防衛省(あるいは防衛庁)のトップを経験したような防衛族の親分衆は、国会承認を外すことに疑問を持っている。
総務会の幹部だって新法には賛成ではない。
が、法案が部会から政調、総務会と上がっていくにつれ、みんな物わかりがよくなってしまう。
これが今の自民党の与党審査のガンである。
政府は勝手に閣議決定をやればよろしい。そして与党側で意見があれば、きちんと国会の審議で与党側からも意見を言って修正すればよいだけのこと。
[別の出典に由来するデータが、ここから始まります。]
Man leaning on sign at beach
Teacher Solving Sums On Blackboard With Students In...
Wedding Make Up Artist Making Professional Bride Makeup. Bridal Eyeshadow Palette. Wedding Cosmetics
新法は、国会承認を外したが、だからといって衆議院の再議決で可決成立させようという覚悟もないうちに法案を提出することになった。
それならば、国会の事前承認を新法に盛り込んで、きちんと国会審議をするべきだ。
民主党の前原副代表や長島代議士が、事前承認を盛り込んだ法案に反対できるはずがない。
今回の新法など、彼らに反対の理由を与えるだけではないか。

外務省の小野寺副大臣が奔走して、国土交通省が推薦する専門家をベトナムに派遣したはよいが、なんと害務省が同行した今回の出張は、現地に二日程度の滞在で切り上げられた。
もちろんそんな程度では、事故原因は何かわかりはしない。
一体何しにいったのか?
オノデラがうるさいからカッコだけつけろ、ということなのか。
問題となっている技術者からの安全性に関する指摘だって、実際にどうだったのかということすら調べていない。
安全性の問題を指摘したクドウさんに直接あって確かめることすらしていない。
害務省の当事者意識のなさにはあきれはてる。
この程度の危機管理でもできないで、ODA予算を増やせとはあきれる。

法務省の官製入札妨害に関しては、法務大臣の指示で、河井副大臣が担当することになった。
政治家が主導権を発揮できるのか、たんなる役人の代弁者と化すのか、河井副大臣の政治家としての資質が問われる。